Quand l’arbre devient nef

Dans l’atelier de Romeo à Faa'a (Tahiti), l’esquisse de coque est posée sur des tréteaux. Là commence un long et minutieux travail de mise en ligne de la coque, d’effilage de l’étrave, d’équilibrage des lignes d’eau… Tout ce travail se faisant, là encore, avec comme unique instrument de mesure l’œil de l’artisan. La tronçonneuse n'est plus utilisée à ce stade, le rabot électrique a pris sa place sur l’établi.

Roméo dans ses œuvres au rabot électrique
Le bois se lisse, les rondeurs effilées du va’a apparaissent lentement et la beauté toute de finesse et de puissance de la coque s’impose lentement.

Maintenant, il reste à peaufiner l’intérieur de la coque, fabriquer et installer les bancs des rameurs et, élément fondamental du va’a, fabriquer et installer le balancier.

 

En attendant la mise à l’eau

Tout ce travail s’effectue avec le concours permanent des jeunes du club des Tamarii Aaro de Arue, destinataires finaux de la pirogue. Sans ce cadeau de Roméo, jamais ces jeunes n’auraient pu s’offrir une telle embarcation, et donc participer aux différentes épreuves du championnat polynésien. L’objectif ultime étant, bien évidemment, la Hawaiki Nui Va'a…

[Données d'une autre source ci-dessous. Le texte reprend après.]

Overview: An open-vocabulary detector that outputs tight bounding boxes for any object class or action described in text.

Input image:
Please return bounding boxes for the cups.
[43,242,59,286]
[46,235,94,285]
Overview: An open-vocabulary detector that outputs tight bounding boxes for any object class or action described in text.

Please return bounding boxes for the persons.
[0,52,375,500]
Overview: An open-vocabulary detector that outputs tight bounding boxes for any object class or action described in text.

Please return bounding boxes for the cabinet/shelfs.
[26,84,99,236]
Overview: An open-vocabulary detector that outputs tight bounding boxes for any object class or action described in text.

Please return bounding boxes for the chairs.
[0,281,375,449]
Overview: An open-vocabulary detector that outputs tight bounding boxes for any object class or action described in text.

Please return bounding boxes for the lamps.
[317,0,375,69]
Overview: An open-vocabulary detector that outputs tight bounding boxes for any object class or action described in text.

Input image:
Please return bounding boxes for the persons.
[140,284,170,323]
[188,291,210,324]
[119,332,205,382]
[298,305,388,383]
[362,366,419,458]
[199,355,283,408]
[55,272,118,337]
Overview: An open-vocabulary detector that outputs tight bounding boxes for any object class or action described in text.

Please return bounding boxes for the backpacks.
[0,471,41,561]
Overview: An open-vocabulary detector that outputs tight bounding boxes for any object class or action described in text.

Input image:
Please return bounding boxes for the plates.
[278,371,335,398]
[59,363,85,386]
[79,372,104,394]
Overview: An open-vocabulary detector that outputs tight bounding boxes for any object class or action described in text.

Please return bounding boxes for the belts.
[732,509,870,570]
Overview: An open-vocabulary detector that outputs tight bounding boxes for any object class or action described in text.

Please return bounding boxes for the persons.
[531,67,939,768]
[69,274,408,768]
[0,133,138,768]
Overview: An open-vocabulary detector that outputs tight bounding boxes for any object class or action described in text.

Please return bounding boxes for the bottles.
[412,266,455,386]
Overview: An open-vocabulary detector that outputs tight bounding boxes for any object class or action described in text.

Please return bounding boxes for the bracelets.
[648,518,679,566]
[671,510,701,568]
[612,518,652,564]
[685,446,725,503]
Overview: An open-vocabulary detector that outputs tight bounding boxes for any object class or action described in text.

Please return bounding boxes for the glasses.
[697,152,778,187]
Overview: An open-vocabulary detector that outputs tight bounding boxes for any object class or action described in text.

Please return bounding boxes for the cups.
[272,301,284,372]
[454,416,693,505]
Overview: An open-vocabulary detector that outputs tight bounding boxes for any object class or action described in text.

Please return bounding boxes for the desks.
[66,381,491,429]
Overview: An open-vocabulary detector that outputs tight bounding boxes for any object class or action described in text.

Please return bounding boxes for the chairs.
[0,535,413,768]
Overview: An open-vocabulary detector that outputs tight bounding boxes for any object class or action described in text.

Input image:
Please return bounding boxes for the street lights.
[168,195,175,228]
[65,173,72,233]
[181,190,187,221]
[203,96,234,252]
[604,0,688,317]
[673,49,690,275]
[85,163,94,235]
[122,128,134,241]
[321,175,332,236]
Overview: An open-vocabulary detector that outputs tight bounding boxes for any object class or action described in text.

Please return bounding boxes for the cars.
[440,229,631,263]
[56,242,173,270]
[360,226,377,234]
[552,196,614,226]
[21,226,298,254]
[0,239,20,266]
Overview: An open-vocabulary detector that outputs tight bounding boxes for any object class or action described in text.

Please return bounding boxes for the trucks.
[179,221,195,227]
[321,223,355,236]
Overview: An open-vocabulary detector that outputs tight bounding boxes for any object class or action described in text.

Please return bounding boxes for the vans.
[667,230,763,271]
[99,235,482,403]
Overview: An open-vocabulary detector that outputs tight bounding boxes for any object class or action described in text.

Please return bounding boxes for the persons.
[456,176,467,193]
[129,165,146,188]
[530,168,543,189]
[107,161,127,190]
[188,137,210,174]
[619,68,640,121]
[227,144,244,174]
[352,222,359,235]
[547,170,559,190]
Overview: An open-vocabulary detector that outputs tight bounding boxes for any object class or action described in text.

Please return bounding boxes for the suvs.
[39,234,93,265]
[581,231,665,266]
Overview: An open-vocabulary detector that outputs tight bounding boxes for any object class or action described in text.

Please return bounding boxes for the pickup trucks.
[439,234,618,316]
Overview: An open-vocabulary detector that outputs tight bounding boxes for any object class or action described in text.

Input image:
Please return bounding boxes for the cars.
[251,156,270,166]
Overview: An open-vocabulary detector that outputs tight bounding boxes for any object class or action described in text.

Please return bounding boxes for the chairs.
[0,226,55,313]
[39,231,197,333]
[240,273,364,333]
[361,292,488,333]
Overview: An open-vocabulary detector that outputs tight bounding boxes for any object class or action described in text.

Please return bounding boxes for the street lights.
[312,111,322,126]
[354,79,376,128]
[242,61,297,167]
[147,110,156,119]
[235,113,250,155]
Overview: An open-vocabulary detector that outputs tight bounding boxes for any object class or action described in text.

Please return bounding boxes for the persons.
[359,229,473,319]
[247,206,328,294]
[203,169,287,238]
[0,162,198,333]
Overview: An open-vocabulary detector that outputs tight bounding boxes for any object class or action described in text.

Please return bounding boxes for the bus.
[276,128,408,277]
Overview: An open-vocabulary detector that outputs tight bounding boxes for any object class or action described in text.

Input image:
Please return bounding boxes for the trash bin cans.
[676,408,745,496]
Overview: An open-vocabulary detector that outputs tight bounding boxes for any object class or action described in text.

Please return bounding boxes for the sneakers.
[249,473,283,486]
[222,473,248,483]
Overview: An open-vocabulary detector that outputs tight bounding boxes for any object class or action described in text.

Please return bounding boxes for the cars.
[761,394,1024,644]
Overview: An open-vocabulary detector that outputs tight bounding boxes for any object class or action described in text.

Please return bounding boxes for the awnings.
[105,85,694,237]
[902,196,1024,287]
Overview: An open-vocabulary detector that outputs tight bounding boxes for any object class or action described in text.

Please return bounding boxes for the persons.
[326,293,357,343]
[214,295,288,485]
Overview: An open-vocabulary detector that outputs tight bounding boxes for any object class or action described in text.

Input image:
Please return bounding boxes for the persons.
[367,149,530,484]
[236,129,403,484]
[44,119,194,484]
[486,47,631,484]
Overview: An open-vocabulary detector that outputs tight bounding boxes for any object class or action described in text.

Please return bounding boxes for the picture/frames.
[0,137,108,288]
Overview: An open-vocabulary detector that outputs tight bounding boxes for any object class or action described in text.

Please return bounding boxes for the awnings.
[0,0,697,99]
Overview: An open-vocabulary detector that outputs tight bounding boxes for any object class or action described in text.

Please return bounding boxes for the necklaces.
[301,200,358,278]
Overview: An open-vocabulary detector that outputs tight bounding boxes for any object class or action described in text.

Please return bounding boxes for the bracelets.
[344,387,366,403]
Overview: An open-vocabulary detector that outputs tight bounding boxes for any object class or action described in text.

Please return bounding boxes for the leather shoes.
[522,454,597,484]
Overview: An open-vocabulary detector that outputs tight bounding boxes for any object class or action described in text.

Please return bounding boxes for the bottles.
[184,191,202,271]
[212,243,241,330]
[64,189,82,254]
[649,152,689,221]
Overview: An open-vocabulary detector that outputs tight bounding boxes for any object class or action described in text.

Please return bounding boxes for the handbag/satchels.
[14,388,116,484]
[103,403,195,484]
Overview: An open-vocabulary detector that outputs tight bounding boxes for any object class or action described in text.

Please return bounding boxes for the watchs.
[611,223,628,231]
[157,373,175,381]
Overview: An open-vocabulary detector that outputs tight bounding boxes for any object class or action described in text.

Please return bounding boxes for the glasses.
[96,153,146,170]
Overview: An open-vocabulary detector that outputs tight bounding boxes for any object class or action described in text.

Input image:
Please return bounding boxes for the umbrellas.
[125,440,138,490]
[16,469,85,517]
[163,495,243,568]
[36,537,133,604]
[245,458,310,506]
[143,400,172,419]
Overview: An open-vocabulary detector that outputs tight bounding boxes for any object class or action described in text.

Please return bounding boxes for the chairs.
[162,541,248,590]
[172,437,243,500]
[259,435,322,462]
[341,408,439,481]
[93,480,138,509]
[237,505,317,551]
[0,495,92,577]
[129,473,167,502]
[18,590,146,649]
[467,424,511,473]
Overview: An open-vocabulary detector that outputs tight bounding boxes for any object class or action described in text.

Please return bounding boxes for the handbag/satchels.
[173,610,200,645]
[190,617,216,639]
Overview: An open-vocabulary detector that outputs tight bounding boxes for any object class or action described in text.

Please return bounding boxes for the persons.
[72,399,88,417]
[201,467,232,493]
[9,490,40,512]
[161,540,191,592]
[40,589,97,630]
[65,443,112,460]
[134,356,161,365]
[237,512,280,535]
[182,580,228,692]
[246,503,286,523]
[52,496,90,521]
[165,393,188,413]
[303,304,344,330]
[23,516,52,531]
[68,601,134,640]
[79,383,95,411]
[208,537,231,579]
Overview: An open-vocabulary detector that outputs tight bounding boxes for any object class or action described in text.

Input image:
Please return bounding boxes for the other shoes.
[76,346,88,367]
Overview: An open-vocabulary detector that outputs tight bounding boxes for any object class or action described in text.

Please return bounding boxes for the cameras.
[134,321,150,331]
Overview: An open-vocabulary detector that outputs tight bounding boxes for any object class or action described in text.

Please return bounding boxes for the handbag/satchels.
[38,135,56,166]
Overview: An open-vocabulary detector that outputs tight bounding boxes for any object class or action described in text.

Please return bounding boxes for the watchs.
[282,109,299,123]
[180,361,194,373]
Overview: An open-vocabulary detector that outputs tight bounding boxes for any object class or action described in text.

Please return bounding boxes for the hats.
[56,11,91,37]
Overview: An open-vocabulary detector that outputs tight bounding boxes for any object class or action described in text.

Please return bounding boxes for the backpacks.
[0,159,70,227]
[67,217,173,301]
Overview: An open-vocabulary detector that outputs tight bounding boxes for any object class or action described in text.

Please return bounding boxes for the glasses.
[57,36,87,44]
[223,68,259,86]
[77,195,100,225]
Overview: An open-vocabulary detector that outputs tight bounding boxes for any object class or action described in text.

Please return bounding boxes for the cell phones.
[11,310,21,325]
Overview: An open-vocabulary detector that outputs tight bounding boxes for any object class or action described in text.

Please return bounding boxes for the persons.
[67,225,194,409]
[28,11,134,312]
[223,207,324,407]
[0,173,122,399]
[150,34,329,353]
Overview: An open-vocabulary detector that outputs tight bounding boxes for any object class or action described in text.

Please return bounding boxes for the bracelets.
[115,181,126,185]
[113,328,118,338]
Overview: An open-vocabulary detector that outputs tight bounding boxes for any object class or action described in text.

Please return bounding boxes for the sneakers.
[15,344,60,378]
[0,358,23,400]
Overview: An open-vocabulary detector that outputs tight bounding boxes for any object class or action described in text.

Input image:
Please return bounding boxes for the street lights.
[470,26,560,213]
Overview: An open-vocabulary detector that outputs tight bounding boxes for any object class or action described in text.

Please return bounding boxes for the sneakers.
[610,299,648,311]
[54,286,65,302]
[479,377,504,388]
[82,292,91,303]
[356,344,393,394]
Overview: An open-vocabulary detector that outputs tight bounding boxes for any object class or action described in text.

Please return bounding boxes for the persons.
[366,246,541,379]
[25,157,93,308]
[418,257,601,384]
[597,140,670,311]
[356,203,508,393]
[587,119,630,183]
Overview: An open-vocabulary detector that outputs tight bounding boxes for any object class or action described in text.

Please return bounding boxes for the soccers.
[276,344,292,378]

Des flancs du Mont Marau à l’atelier du piroguier…
Dès la fin de ce mois de février 2010, la pirogue sera mise à l’eau et ces jeunes gens pourront commencer l’entraînement afin d’être prêts pour le début de la saison…

Bien évidemment, ces dernières touches de finition et ces premiers coups de rames feront l’objet d’un très prochain article. Pour rien au monde je ne voudrais rater l’instant magique où ce va’a exceptionnel prendra vie et s’élancera sur son élément, les eaux du Pacifique Sud…

Remerciements à Gilles Bordes (photos) et à Maau Roméo Patoia pour la chaleur de son accueil.

Lexique :
*Mara : Neonauclea forsteri, arbre de haute futaie au tronc très droit et au bois imputrescible.

 

Un article de Julien Gué


1 commentaire :

  1. Pour les pirogues de course certainement. Mais il reste encore des bons tailleurs de pirogues traditionnelles liées au nape à Raivavae, celle que j'avais vu en construction mesurait 12 mètres. Brindilles feuilles de mangues comme règle... chapeau bas les mecs.